And have I started studying? Lol, no, not much. Not enough anyway.

One thing Dave and I did do last night was plan a quick, post-semester getaway to--you'll never guess where! Yup, that's right, to glamorous Kansas City and Mansfield, Missouri! Why? I originally thought we would just jump on a train and head east and I remember last time we went by train to Chicago, stepping off the train for ten minutes into the humid dusk of Kansas City and thinking, I'll never set foot in this place again. But recently for some reason, I thought: Why not Kansas City? I like riding the train and there's probably an art museum and some good barbecue in KC, right?

Then I remembered that Laura Ingalls Wilder lived in Missouri. I looked up where she lived and she and Almanzo had a farm in Mansfield, a three-and-a-half hour drive from Kansas City. They moved when she was 27 and spent the rest of their lives there.

The posthumously published On the Way Home is a diary she kept on their trip to Mansfield in 1894--by covered wagon no less--and it was never sanitized for children the way her other books were. You get to see a very candid version of Laura, as when she writes: We all stopped and looked back at the scene and I wished for an artist's hand or a poet's brain or even to be able to tell in good plain prose how beautiful it was. If I had been the Indians I would have scalped more white folks before I ever would have left it.

It was in Mansfield that she wrote her famous books for children and now the farmhouse that she and Almanzo built is a museum that people can visit. So we're going to take the train out to KC, rent a car, and drive to Mansfield.

Last year, of course, we went to see where she lived with her family as a child in Walnut Grove, Minnesota. Maybe next year we'll go to Pepin, Wisconsin, where she was born.

Yes, I am a big fan--huge fan--of the books. In fact, I recently re-read the book, These Happy Golden Years, in which she and Almanzo decide to get married. That's set in De Smet, South Dakota, but I'm not sure about going to De Smet. Maybe not yet, De Smet.
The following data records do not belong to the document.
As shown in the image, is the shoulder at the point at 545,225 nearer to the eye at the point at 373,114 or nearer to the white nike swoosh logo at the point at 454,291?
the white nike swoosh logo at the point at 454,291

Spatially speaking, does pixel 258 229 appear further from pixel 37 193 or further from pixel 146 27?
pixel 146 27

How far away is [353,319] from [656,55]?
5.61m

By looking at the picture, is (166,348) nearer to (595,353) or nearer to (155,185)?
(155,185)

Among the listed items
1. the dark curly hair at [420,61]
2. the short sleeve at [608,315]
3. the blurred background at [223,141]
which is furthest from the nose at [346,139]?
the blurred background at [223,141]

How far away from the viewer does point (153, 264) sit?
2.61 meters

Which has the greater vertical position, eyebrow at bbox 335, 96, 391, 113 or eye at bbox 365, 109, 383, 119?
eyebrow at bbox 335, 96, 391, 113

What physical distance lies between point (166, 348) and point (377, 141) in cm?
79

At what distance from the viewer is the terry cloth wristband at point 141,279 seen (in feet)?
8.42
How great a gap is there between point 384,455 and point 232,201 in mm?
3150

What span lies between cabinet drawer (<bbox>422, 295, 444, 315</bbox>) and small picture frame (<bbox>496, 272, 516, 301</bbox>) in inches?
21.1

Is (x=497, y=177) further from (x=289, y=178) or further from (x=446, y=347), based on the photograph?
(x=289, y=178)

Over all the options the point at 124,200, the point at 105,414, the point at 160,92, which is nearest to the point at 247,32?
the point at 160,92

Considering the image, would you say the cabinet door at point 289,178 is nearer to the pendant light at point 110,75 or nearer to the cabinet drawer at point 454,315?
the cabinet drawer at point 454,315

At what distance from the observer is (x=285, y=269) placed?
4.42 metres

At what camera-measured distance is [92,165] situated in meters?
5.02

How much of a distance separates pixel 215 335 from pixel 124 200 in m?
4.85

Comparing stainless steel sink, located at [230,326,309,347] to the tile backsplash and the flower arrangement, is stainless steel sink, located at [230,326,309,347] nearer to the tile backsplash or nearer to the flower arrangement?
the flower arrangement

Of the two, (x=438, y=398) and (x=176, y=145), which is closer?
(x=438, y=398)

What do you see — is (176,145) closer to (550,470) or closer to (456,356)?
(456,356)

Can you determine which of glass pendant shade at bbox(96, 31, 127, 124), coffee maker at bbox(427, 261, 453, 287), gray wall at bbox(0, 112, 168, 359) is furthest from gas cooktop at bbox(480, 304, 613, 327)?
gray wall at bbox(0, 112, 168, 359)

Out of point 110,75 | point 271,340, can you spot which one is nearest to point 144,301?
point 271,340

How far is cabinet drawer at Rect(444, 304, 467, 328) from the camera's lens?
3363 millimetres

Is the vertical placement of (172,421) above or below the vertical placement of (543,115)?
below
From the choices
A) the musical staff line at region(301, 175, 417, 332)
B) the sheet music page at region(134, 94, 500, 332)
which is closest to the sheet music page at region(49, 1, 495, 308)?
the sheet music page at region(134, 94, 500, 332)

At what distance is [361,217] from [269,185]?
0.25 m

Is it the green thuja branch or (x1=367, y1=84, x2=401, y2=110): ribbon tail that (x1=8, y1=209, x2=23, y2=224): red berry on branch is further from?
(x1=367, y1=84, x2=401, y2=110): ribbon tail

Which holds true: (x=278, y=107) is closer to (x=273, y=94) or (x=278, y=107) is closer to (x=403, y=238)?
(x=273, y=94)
Ah, and what else? I have a final on Monday night and one on Wednesday morning. Then I'm free. The semester will be over! Thank god.

So yes, I need to STUDY! But the Democratic National Convention has been pulling me away in the evenings. I watched Bill Clinton's speech last night and tonight I had to watch Joe Biden, Tim Kaine, and Barack Obama speak. Of course I have to watch Hillary Clinton speak tomorrow night! I'm still so thrilled that she is going to be our next president.